Even when Krömer accused him of the steep increase in complaints to the press council during his tenure, Reichelt pursued this two-pronged strategy: concede and dismiss. "I now see the press council as such a politicized instrument that you can't take all these reprimands seriously," he said, ironing out the criticism. But then pushes afterwards: There were legitimate complaints, such as the publication of children's chats after the murder in Solingen.
When Krömer talks about Reichelt's alleged affairs with subordinates that later cost the "Bild" editor-in-chief his office, the otherwise aggressive journalist suddenly becomes defensive and presents himself as a victim. He speaks of "disgusting and slanderous reporting as part a campaign that has taken over my private life". He describes the compliance procedure that led to his expulsion from Axel Springer Verlag as an "incredible intrusion into my private and intimate sphere".
The fact that Julian Reichelt is by no means the good person of German journalism, but one who likes to work with slander, becomes apparent when Krömer comes to the topic of cocaine.
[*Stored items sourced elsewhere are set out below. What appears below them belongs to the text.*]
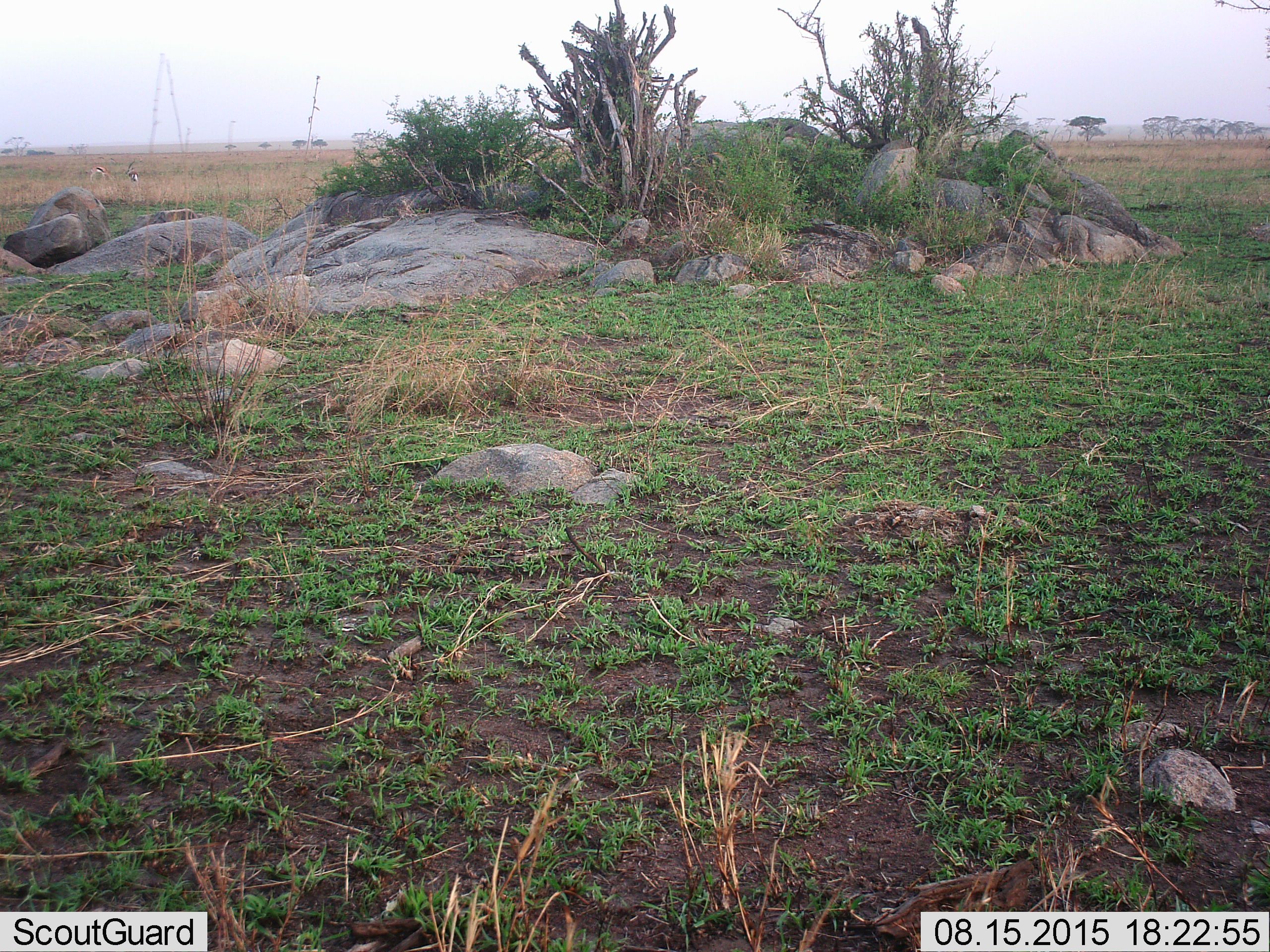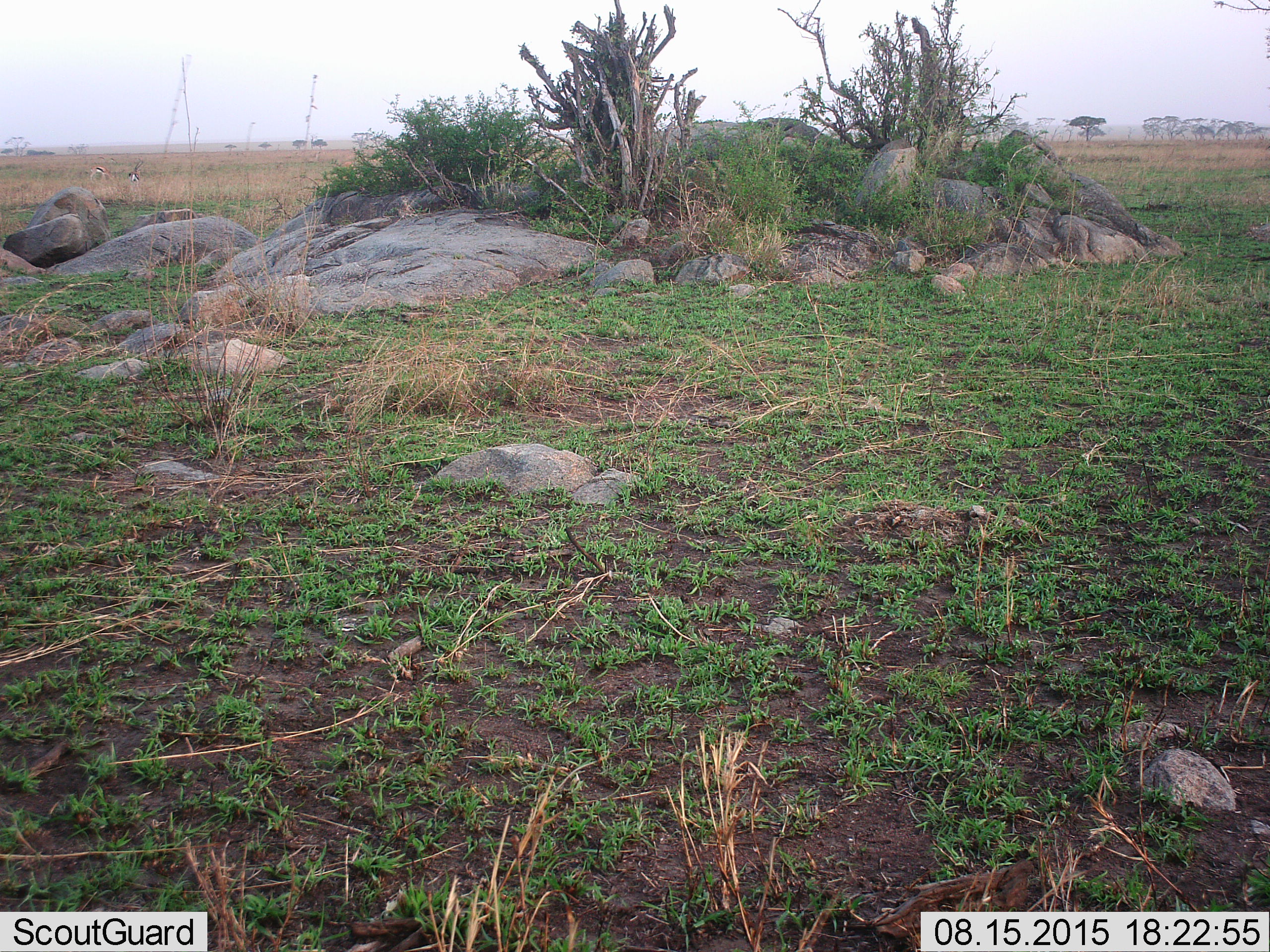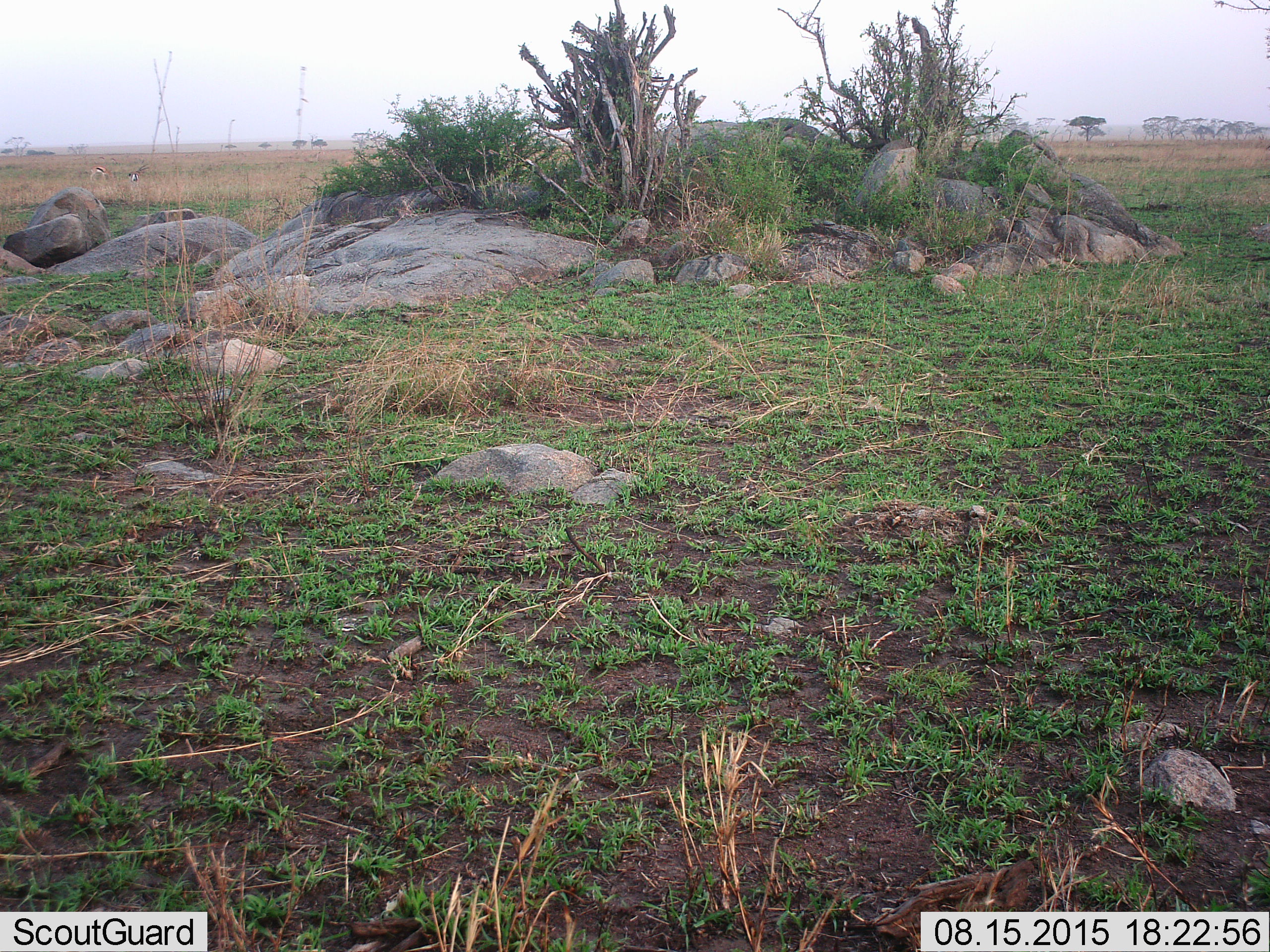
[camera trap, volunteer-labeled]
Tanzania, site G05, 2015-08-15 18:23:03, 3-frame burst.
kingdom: Animalia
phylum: Chordata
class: Mammalia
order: Artiodactyla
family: Bovidae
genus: Eudorcas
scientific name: Eudorcas thomsonii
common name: thomson's gazelle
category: gazellethomsons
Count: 2.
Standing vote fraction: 62%.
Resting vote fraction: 0%.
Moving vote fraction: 23%.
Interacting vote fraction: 0%.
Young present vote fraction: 0%.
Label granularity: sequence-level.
He refers several times to Benjamin von Stuckrad-Barre. He is a longtime friend of Friedrich Küppersbusch, the producer of "Chez Krömer".
It's a pointless diversionary tactic, which Reichelt's method demonstrates well: If plan A (silencing and conceding) doesn't work, then fire back with all brutality. Except that he chose the wrong target here in every respect: This show is not about Stuckrad-Barre at all - and he testified very openly about his cocaine addiction in 2016 in the book "Panic Heart".
Above all, the attack fails because Krömer presents an anonymous witness from Springer's days who reports on his cocaine consumption. Reichelt's only option is to retreat: the self-proclaimed champion of free speech threatens to break off the conversation if he continues to be confronted with these allegations.
Thanks to good preparation and research, Krömer achieved a few hits. In the end, however, Reichelt didn't really let himself be lured out of his reserve. He doesn't even want to reveal the reason for his expulsion from Springer. Apparently he doesn't know himself.
In any case, Krömer did not succeed in getting anything new out of the journalist. The host even ended the conversation a little too early - proof of the ultimately meager yield of this show.
The current episode of "Chez Krömer" is already available in the ARD media library. The program can be seen tonight from 10:15 p.m. on RBB.